Para Esther Machado existia, ainda, outro estereótipo a ser desconstruído. “Eu era atleta de uma equipe de cheerleading e as pessoas têm muito preconceito em relação às líderes de torcida. Elas pensam que é só balançar pompom e ir a jogos de futebol, mas nós competíamos em disputas nacionais e internacionais. O julgamento pela imagem acaba descredibilizando nossas ideias e até nos fazendo duvidar da nossa própria capacidade”, indagou.
Reconhecimento e superação
Em fevereiro do ano passado, Esther foi uma das cientistas premiadas na iniciativa “25 mulheres na ciência da América Latina 2022”, premiação realizada pela empresa 3M. O projeto da jovem pesquisadora, escolhido juntamente com outras 24 iniciativas de toda a América Latina, está descrito na tese “Produção e caracterização de nanocompósitos de PVDF, MWCNT e óxidos metálicos como biomaterial para aplicações biomédicas”, defendida em 2021. Na pesquisa, Esther desenvolveu um biomaterial para implantes visível em técnicas de raio-x e ressonância, permitindo redução de custos para o sistema de saúde.
A premiação busca incentivar a participação das mulheres no campo da ciência, buscando reverter um dado da Organização das Nações Unidas para a Educação, Ciência e Cultura (Unesco), que mostra que menos de 30% dos pesquisadores que atuam no campo STEM (Ciência, Tecnologia, Engenharia e Matemática) são mulheres.
“Eu vi a inscrição do prêmio e fiquei pensando se deveria participar.
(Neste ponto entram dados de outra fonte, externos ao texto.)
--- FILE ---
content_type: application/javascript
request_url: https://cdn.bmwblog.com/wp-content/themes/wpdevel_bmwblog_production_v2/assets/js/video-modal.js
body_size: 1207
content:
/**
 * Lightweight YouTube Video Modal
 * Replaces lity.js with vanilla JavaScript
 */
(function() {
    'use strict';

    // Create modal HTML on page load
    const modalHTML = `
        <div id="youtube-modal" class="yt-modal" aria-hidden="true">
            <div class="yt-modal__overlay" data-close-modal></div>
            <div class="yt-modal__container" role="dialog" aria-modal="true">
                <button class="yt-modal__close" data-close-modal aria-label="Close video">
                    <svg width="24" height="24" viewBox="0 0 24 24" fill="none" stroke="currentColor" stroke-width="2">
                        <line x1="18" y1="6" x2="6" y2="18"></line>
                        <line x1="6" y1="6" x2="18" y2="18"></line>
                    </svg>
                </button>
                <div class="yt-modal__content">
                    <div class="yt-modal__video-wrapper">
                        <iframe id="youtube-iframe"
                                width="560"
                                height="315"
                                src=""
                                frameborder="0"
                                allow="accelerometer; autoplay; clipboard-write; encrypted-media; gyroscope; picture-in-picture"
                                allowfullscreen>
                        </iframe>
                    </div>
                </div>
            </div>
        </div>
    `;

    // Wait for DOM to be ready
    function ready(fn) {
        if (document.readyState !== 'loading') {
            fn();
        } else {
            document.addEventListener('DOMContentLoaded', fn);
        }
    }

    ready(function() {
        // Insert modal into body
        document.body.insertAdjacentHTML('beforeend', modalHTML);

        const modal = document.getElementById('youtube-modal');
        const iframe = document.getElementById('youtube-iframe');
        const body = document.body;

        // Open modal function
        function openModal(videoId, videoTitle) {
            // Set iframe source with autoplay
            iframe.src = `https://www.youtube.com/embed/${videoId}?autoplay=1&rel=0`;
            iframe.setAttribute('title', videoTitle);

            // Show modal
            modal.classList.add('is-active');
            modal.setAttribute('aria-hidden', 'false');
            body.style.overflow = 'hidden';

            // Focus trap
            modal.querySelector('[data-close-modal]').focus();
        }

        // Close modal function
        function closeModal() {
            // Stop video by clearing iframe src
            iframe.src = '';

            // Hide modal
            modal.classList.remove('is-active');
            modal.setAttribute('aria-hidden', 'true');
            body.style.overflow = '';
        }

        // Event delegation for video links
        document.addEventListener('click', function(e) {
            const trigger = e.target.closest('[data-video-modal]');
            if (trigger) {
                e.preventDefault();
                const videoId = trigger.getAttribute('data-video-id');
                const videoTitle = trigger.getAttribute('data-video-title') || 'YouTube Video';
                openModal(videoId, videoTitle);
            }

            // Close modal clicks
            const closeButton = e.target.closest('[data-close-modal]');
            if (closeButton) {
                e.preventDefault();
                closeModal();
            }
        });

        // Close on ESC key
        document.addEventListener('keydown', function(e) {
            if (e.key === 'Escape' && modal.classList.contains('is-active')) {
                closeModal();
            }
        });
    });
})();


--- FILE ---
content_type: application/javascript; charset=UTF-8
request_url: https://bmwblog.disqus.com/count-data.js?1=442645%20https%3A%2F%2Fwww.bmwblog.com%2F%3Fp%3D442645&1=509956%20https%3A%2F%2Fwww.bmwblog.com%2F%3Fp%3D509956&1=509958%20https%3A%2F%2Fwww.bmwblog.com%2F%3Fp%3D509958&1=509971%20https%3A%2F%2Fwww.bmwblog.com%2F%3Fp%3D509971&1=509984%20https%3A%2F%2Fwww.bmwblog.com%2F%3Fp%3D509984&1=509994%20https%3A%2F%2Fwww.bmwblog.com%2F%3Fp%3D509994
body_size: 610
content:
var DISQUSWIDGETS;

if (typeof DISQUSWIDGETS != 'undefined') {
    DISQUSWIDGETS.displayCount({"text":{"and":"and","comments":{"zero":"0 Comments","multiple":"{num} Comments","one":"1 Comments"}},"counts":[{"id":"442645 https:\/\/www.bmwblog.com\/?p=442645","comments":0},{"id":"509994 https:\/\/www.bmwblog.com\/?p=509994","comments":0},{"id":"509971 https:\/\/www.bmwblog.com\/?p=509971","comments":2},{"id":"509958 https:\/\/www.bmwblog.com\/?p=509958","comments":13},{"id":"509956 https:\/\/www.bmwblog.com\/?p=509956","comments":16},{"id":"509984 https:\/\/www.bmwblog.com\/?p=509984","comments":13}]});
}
Pensava que não era pra mim, que existiam pessoas e projetos melhores. Mas eu tenho uma rede de apoio maravilhosa que me incentivou. Foram muitas fases e, enquanto avançava, eu passei a reconhecer minha capacidade. Hoje, eu me permito arriscar mais”, comentou.
Em outubro de 2022, Esther também foi vencedora do Prêmio UFMG de Teses 2022, que reconhece os melhores trabalhos da instituição.
Inspirações
Além da própria mãe, que é a maior inspiração de Esther, a pesquisadora tem como referência Marie Curie, primeira pessoa e única mulher a ganhar o premio Nobel duas vezes. Nascida na Polônia, a cientista fez sua vida acadêmica na França. Em 1903, recebeu o Nobel de Física por investigações acerca da radiação. Oito anos depois, em 1911, recebeu o Nobel de Química pelo descobrimento e estudo dos elementos rádio e polônio.
“Eu quero ser como Marie Curie e sei que é um sonho grande. Mas minha mãe sempre me ensinou que, mesmo com medo, devemos seguir em frente. E esta é a mensagem que eu deixo para todas as mulheres e meninas que querem seguir neste campo da ciência. Nós somos capazes. Basta ter um objetivo e correr atrás dos nossos sonhos. Os obstáculos existem, mas é possível superá-los”, afirmou.